A very, very important thing that no trader must ever forget is that leveraging has an impact on your profits, yes, but it also has the same impact on your losses.

Important metrics to look at while trading in financial instruments

Every trading instrument must be adjudged based on two parameters: liquidity and volatility. The liquidity of an instrument can be judged in four different ways: width, depth, resiliency, immediacy. The reason why liquidity is given the importance that it is given in reference to  trading  instruments is that a liquid instrument can be traded easily without too much of hassle. Due to the liquid nature of the instrument, very few orders aren’t carried out. Also, whenever an order is carried out, the price is more or less the price as mentioned in the order. These reasons make liquidity an important factor that’s to be considered while buying any trading instrument.

Volatility is another important metric that has to be looked at before purchasing any financial instrument. Profits lie in the volatility of an instrument. And hence, it’s important to always look at the volatility of the instrument and accordingly, set the price at which to purchase. Average Daily trading volume and Average Daily trading range are two popular metrics that are used to analyse the volatility of a particular instrument.

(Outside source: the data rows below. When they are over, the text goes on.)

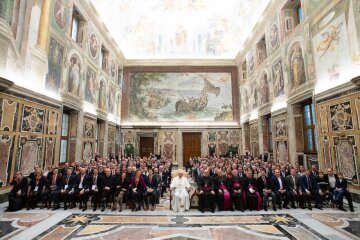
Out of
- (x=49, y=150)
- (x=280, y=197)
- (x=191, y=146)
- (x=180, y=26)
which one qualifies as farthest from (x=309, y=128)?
(x=180, y=26)

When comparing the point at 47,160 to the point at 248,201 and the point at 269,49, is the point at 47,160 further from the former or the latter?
the point at 269,49

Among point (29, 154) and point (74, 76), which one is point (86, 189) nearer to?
point (29, 154)

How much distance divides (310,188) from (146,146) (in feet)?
52.2

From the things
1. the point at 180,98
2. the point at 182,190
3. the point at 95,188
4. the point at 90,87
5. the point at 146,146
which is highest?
the point at 180,98

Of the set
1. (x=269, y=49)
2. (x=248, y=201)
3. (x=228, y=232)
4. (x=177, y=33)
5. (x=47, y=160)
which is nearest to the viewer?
(x=228, y=232)

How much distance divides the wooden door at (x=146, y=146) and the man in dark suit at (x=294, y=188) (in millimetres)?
15078

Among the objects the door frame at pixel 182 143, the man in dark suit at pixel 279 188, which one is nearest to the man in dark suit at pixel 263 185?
the man in dark suit at pixel 279 188

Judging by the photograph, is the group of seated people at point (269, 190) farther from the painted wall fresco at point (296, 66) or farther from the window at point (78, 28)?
the window at point (78, 28)

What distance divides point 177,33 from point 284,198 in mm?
17233

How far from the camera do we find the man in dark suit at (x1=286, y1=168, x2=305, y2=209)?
6805mm

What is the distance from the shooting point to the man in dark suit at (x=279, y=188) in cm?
687

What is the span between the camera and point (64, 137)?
11.1 metres

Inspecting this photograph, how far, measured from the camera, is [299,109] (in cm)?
1078

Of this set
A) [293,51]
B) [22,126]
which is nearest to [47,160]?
[22,126]
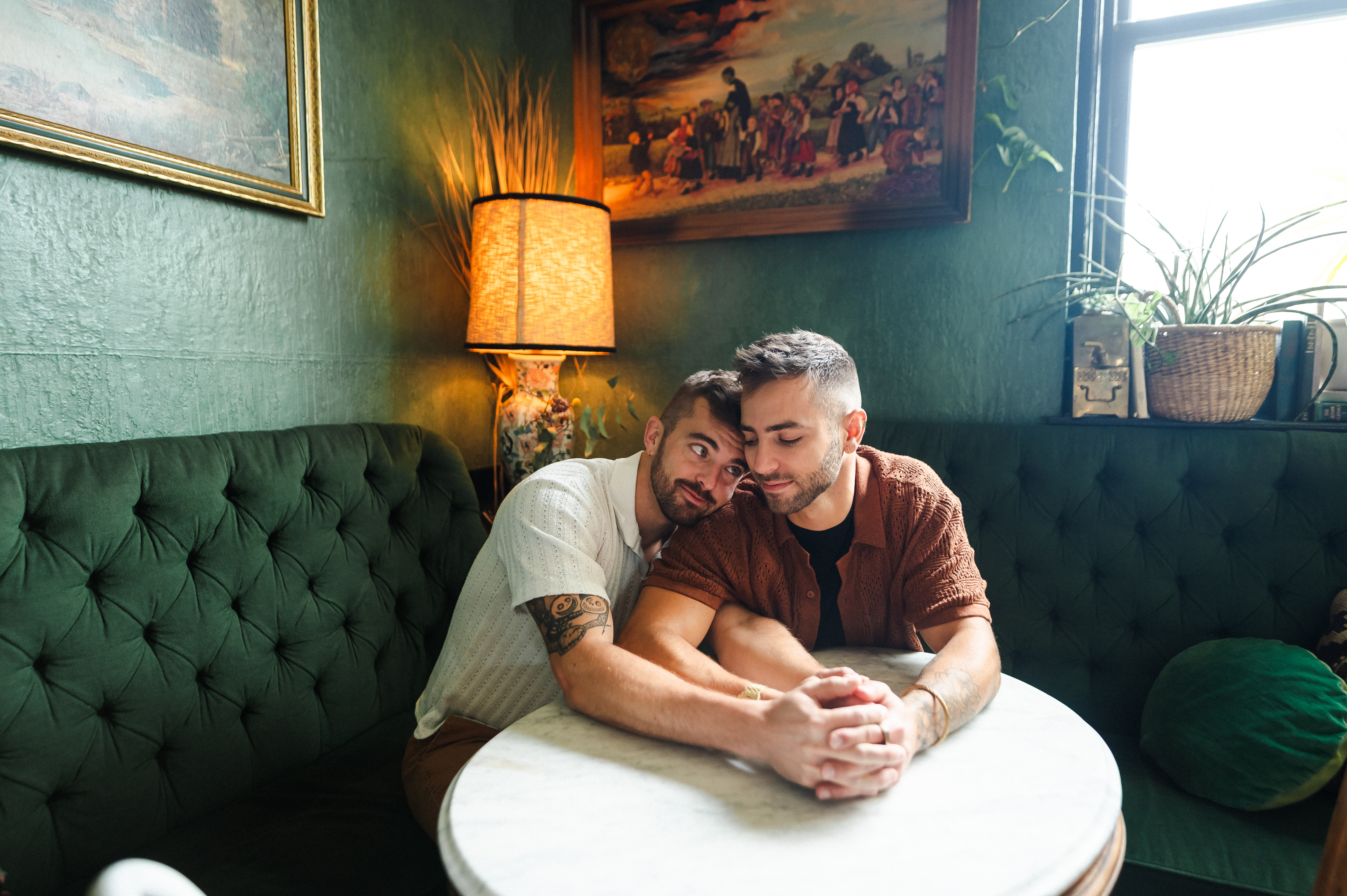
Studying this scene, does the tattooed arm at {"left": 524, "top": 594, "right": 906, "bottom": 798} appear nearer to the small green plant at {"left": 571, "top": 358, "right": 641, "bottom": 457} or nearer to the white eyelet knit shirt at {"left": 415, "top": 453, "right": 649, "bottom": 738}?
the white eyelet knit shirt at {"left": 415, "top": 453, "right": 649, "bottom": 738}

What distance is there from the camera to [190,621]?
4.26 ft

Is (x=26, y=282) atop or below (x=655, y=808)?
atop

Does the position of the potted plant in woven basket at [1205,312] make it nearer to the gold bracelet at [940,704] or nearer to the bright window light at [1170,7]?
the bright window light at [1170,7]

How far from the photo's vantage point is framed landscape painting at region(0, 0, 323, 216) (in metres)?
1.27

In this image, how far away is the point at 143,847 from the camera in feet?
3.92

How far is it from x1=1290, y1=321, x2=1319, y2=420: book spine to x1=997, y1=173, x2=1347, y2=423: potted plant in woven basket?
0.03 meters

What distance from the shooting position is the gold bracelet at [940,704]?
0.95 meters

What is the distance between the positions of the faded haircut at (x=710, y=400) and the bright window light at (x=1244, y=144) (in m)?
1.26

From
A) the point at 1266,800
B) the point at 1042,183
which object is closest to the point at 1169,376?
the point at 1042,183

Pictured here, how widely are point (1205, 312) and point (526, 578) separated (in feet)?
5.56

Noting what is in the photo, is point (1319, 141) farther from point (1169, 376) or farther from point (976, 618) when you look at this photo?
point (976, 618)

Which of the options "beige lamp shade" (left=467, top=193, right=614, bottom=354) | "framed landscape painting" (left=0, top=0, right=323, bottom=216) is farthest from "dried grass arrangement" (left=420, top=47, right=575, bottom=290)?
"framed landscape painting" (left=0, top=0, right=323, bottom=216)

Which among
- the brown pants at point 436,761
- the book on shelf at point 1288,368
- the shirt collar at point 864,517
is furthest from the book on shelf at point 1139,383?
the brown pants at point 436,761

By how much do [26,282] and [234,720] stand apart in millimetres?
860
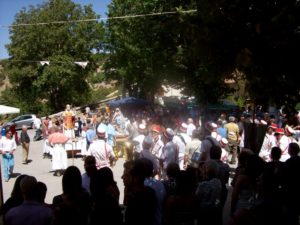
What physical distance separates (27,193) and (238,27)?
3.49 metres

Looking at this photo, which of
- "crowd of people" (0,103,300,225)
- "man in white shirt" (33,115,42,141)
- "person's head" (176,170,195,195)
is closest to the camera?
"crowd of people" (0,103,300,225)

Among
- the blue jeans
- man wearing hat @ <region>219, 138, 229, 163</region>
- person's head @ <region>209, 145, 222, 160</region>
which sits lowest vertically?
the blue jeans

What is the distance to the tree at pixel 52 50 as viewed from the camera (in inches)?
1677

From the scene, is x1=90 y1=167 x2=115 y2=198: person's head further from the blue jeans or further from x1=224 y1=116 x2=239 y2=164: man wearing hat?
x1=224 y1=116 x2=239 y2=164: man wearing hat

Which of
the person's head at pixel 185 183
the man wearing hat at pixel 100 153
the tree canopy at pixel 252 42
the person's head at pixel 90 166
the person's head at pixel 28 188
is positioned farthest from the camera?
the man wearing hat at pixel 100 153

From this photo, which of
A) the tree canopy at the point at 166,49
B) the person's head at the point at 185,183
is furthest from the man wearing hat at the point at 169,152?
the person's head at the point at 185,183

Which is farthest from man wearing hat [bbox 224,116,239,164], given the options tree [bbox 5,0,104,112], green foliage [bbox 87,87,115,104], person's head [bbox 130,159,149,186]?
green foliage [bbox 87,87,115,104]

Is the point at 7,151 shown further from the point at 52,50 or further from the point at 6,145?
the point at 52,50

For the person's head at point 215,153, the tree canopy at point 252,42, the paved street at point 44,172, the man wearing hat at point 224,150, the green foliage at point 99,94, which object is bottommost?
the paved street at point 44,172

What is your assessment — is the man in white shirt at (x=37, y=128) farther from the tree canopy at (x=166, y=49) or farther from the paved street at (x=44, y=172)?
the tree canopy at (x=166, y=49)

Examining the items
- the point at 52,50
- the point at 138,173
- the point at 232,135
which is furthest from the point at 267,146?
the point at 52,50

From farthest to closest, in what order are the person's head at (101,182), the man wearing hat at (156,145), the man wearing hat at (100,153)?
the man wearing hat at (156,145)
the man wearing hat at (100,153)
the person's head at (101,182)

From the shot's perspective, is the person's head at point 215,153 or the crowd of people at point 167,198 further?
the person's head at point 215,153

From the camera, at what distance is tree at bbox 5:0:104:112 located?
42594 mm
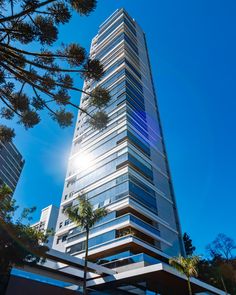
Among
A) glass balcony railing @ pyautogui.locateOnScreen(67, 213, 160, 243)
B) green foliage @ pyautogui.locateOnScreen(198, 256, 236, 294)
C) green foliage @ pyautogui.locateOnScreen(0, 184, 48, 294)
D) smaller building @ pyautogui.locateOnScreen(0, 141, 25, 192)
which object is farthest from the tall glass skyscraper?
smaller building @ pyautogui.locateOnScreen(0, 141, 25, 192)

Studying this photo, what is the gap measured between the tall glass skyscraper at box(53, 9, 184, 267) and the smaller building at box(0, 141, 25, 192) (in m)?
49.9

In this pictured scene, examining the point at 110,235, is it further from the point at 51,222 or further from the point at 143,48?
the point at 143,48

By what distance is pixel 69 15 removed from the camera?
30.6ft

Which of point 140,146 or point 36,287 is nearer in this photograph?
point 36,287

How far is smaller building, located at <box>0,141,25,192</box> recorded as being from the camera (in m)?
98.1

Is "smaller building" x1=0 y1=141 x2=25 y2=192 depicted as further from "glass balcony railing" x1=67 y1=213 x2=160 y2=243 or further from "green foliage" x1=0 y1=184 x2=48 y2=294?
"green foliage" x1=0 y1=184 x2=48 y2=294

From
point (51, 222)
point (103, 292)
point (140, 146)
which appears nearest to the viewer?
point (103, 292)

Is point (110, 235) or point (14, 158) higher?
point (14, 158)

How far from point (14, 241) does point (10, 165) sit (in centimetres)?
9396

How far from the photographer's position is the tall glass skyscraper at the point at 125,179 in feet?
112

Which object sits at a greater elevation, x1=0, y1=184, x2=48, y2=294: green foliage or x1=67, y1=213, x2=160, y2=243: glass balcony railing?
x1=67, y1=213, x2=160, y2=243: glass balcony railing

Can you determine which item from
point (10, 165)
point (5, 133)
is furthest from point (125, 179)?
point (10, 165)

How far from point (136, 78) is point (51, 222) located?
38.5m

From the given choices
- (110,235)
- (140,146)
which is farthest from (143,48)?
(110,235)
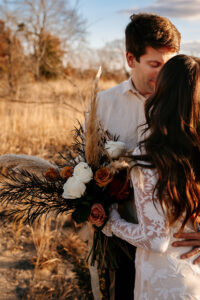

Different types of trading instruments

Once you learn and understand the fundamentals behind ‘trading’, you can then literally choose which financial instrument to trade in. As a trader, there are multiple options for you to choose from. Given below are some of the different types of trading instruments:

  1. Commodities (precious metals, gasoline, agricultural products)
  2. Exchange Traded Funds
  3. Stocks
  4. Forex

How to limit your risk?

For every trader, irrespective of whether you are a beginner or a seasoned professional, risk management and risk assessment is one of the most important jobs. There are a couple of things that you can do to manage your risk effectively, these are:

  1. Ensure that your ‘trading capital’ is an amount that you can afford to lose. Be especially careful when you are trading on margins.
  2. Register profits that will make up for your future loses.
  3. Before making the trading decision, conduct a risk-to-reward analysis.
  4. Understand and use the concept of ‘probability’ while making trading decisions (basic probability).
  5. Ensure that you come up with a stop-loss for yourself, one that’s protective and realistic. Keep one for each trade.
  6. Be smart when and realistic whenever you are trading in quantities.

Automated Trading Systems

Technology has taken over the trading systems. Automatic trading systems are systems that automate the entire trading process. You can do things like, place a bid on a stock in the morning and if the stock ever reaches the price mentioned by, it will be purchased automatically. The same goes with sale. Automated trading systems are the new thing, no doubt. But looking at them from a trader’s perspective, here is what one’s noticed:

  • For a trader, it eases the stress on him/her to maintain a cordial relationship with their broker in order to get the job done.
  • Extremely safe as there’s no room for computer interpretation.
  • Makes it easier for a trader to follow their trade plan.
  • These systems are better suited towards the dynamic nature of trading markets today.
  • Makes diversification of trading much simpler.
  • One of the biggest drawbacks of these systems is their mechanical failure which in turn leads to other problems.

Essential documents for a ‘trader’

In a perfect world, you should have the copies of these documents in both: hard and soft copy formats.

  • Description of your trading plan.
  • Historical data of your trading plan.
  • Any programming codes and other inputs which can be associated with your trading plan.
  • Brokerage statements; reconciled monthly.
  • Trading journal.
  • Economic calendar along with market holidays marked on it.
  • Important phone numbers (broker, etc)

Keep all these documents and a professional such as a CA or CPA to handle your taxes. You can handle them on your own even but trading taxation involves a lot of complexities and is highly dynamic hence, hiring a professional is more advisable.